Announced at the Gartner Symposium/ITxpo in Barcelona, Spain, the partnership between Siemens and Tenable—whose Tenable.io cybersecurity platform focuses on asset discovery and visibility—helps organizations understand which of their operational technology (OT) assets could be the most vulnerable.
It’s not that energy companies don’t understand that they’re at risk. At least two-thirds of oil and gas companies appreciate the fact that increased digitalization comes with increased cyber risk, according to a study released earlier this year by the Ponemon Institute.
“The industrial cyber risk has become a major problem in this space. The number of attacks targeting OT increased to over 30 percent [of all cyber attacks], and yet most companies are not prepared,” said Leo Simonovich, vice president and global head of industrial cyber and digital security for Siemens Energy. “They’re struggling to address the fundamentals.” Those fundamentals, he added, include basic hygiene and understanding what assets they have; and deploying advanced monitoring measures to help address the threats to those assets.
Read more about "Cybersecurity Lessons From Critical Infrastructure" in Automation World's November cover story.
The work between the two companies combines Tenable’s OT-dedicated passive vulnerability detection system with Siemens’ domain expertise and operational know-how. Tenable technology provides safe, reliable asset discovery and vulnerability detection purpose-built for industrial control systems and supervisory control and data acquisition (SCADA) systems. Using passive network monitoring based on Tenable’s Nessus Network Monitor, the OT-native system helps identify and prioritize OT risks.
“Passive” is an important element of Tenable’s technology.

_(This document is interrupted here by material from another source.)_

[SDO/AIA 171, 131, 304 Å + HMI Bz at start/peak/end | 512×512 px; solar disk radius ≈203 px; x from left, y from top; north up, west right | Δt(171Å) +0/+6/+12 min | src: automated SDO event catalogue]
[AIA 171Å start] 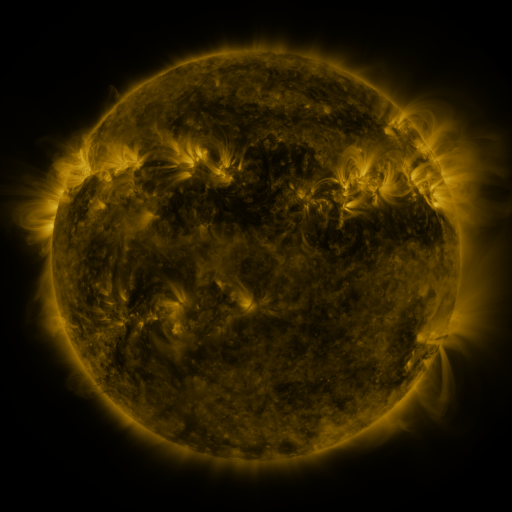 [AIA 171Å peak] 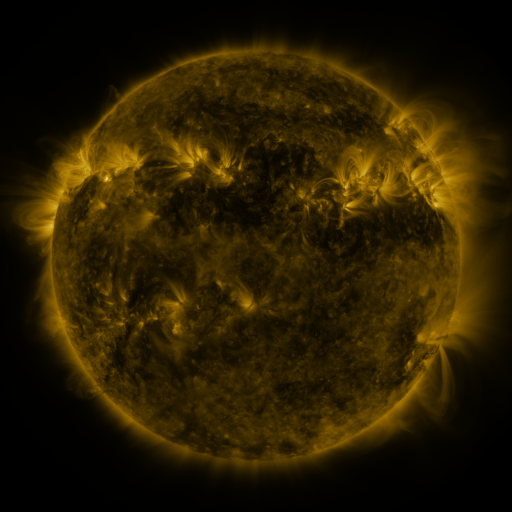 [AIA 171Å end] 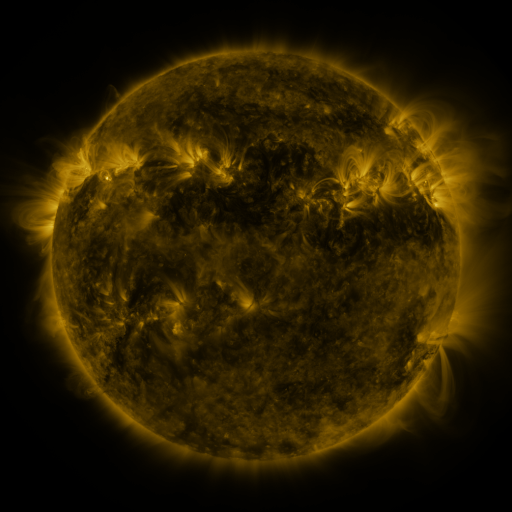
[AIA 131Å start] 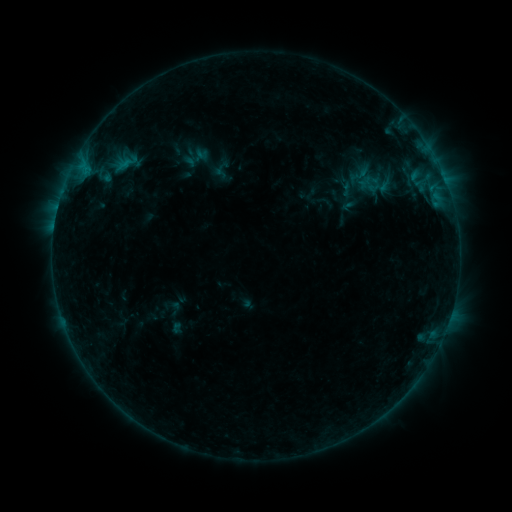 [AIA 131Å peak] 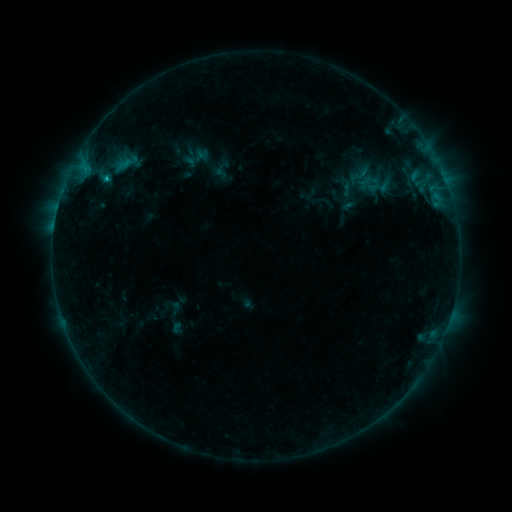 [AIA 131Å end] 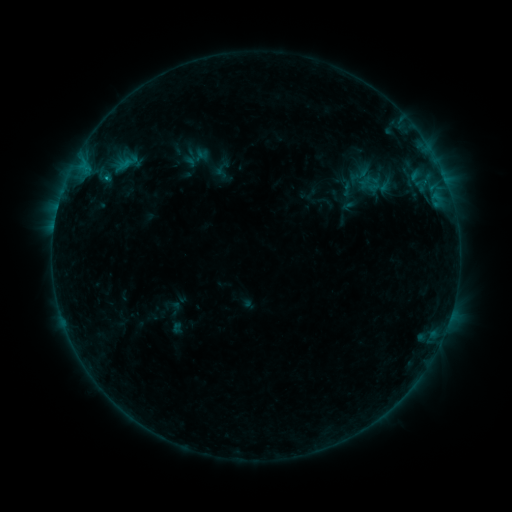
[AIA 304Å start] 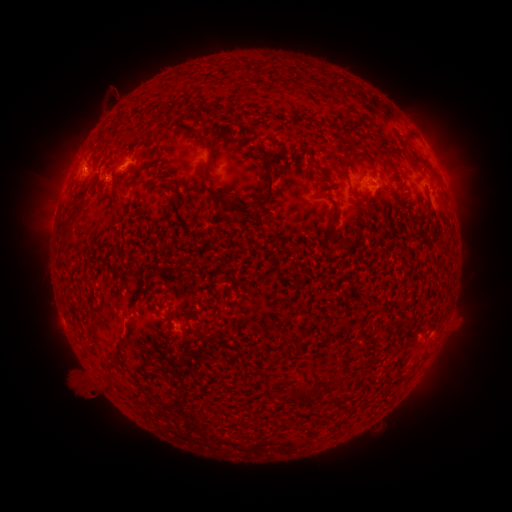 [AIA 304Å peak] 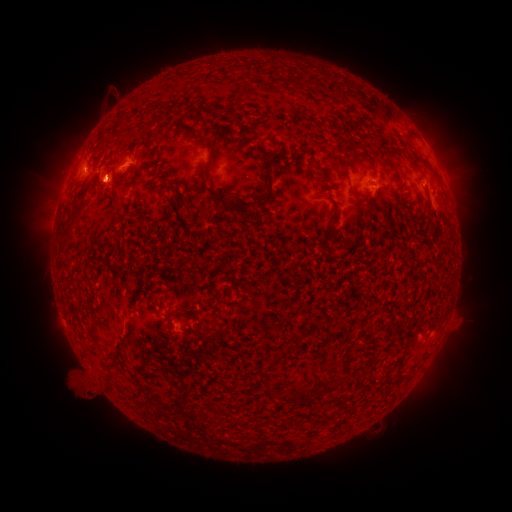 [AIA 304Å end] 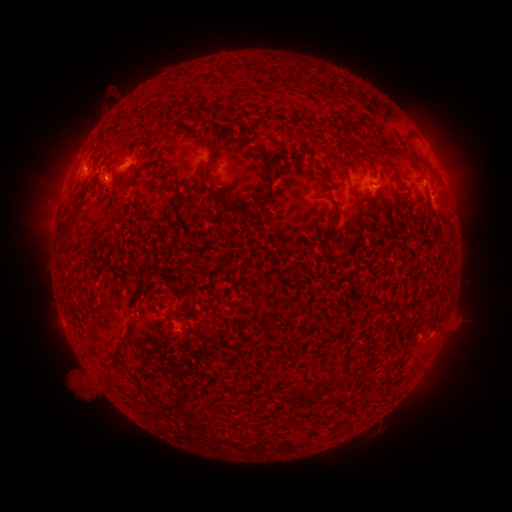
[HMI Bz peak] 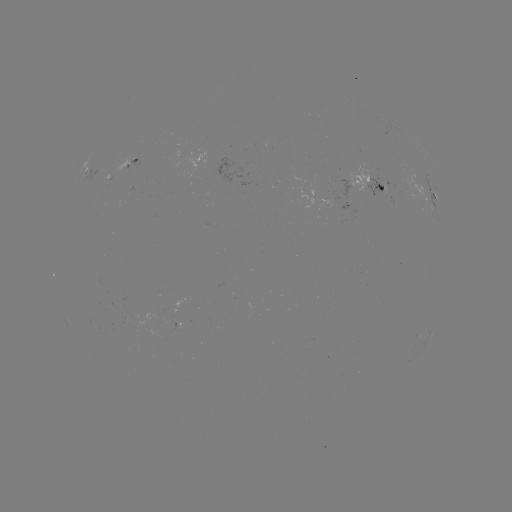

Around for about 10 years, the technology is designed for critical systems that require a non-intrusive approach to vulnerability detection. Traditional cyber defense has involved actively routing packets across a network to try to extract information from endpoints, explained Ray Komar, vice president of technical alliances at Tenable Network Security. But this could negatively impact elements of the network, which is a huge problem in the OT space. “So historically they’ve done nothing, which is also not the right answer.” Tenable’s technology is passively listening to network activity, doing analytics, Komar added.
“The passive piece is really key because a single patch can bring down our plant,” Simonovich said. “The whole idea behind our partnership is to empower our partners to make decisions. Today, on the OT side, a piece of malware can sit on there for years. The reason is because our customers are hesitant to deploy measures because they’re weighing the risk and reward. The unknown causes them concern.”
Through its partnership with Tenable, Siemens can help its customers discover assets and identify vulnerabilities. “We can give them information and insights, or work in tandem with them to deploy the fix,” Simonovich said. “Siemens helps prioritize this; understand the risk but also the business impact that’s associated with the fix.”
Siemens provides the end-to-end managed service—from hardening to monitoring to response, Simonovich said. “With Tenable, we go to market together and deploy the Tenable solution as a service—as an assessment to help understand the security posture,” he explained.
Simonovich referenced the “string of announcements” about various Siemens partnerships within the cybersecurity space. “There’s really no silver bullet for security, so we identify the best in breed and help customers secure the whole lifecycle—from the discovery piece all the way through mediation,” he said. “We see this as working towards a solution set. And it really is a solution set that helps solve a puzzle for our customers.”
Though its underlying technology is mature and robust, Tenable recognizes that they can’t do it all themselves, Komar said. “Security is such a complex and fragmented area,” he said. “Partnering is the way to achieve actionable success.”